The head of the UK's main business lobby group has said too many people are "stuck" in minimum wage jobs, despite an upturn in the UK economy.
John Cridland, director general of the CBI, said businesses should deliver "better pay and more opportunities" for their employees.
He told the BBC: "If we get productivity going, we are creating more wealth, and we can share it."
Recovery should be sustainable before wages increased, he said.
Mr Cridland said: "It's nice for once to have a somewhat more upbeat message. The message is, if the economy is growing, we can have everybody swim upwards."
But he said lacking productivity was a "bit of a worry" in the UK economy and that it was important that skill shortages did not undermine recovery.
In his annual new year's message, Mr Cridland said despite economic growth, there were "still far too many people stuck in minimum wage jobs without routes to progression, and that's a serious challenge that businesses and the government must address."
Mr Cridland said businesses must support employees in "every part of the country" to progress in their careers and help young people get their first jobs.
He called for a vocational system, similar to Ucas, to help raise awareness about other routes to higher skills.

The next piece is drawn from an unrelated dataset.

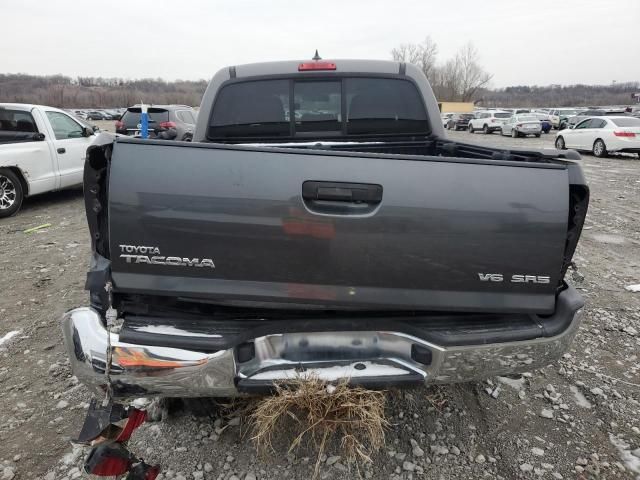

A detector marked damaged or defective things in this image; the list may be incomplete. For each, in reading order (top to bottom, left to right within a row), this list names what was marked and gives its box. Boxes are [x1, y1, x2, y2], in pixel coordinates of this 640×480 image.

damaged rear bumper [62, 286, 584, 396]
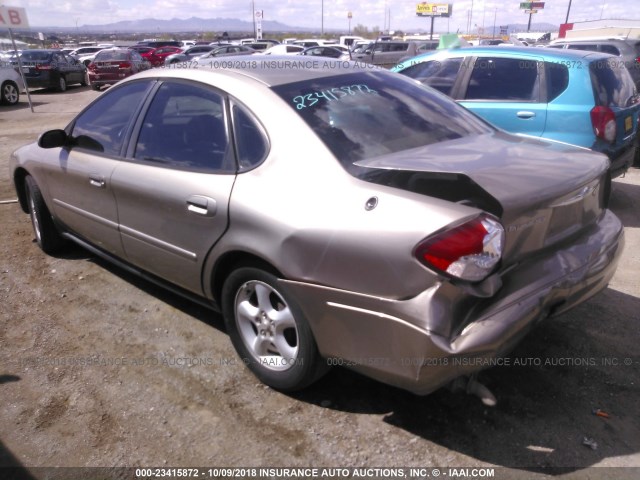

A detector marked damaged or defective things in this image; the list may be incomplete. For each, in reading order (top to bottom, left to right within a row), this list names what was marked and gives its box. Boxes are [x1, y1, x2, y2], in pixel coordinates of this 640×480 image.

Mr Cridland said: "If 2013 was the year that business trust took a hammering on a range of issues from corporate taxation to energy prices, then 2014 must be the year that business leaders take action to rebuild that trust."
His comments came as the Chartered Institute of Personnel and Development (CIPD) warned 2014 had to be a "year of productivity" if earnings were to rise sustainably.
Mark Beatson, chief economist at the CIPD, said: "Employment growth looks set to continue at an impressive rate over the year to come. However, the downside is that UK productivity has yet to improve and remains below its pre-recession level."
He said the low productivity was behind falling real wages and the high cost of living in the UK.
Mr Beatson said: "Central to this [lacking productivity] is business and government acting together to improve the way people are managed, with more emphasis on working smarter and creating value. "
He said the "crisis of trust" in many organisations had to be tackled to boost productivity, alongside making more use of the "skills and talents of our workforce".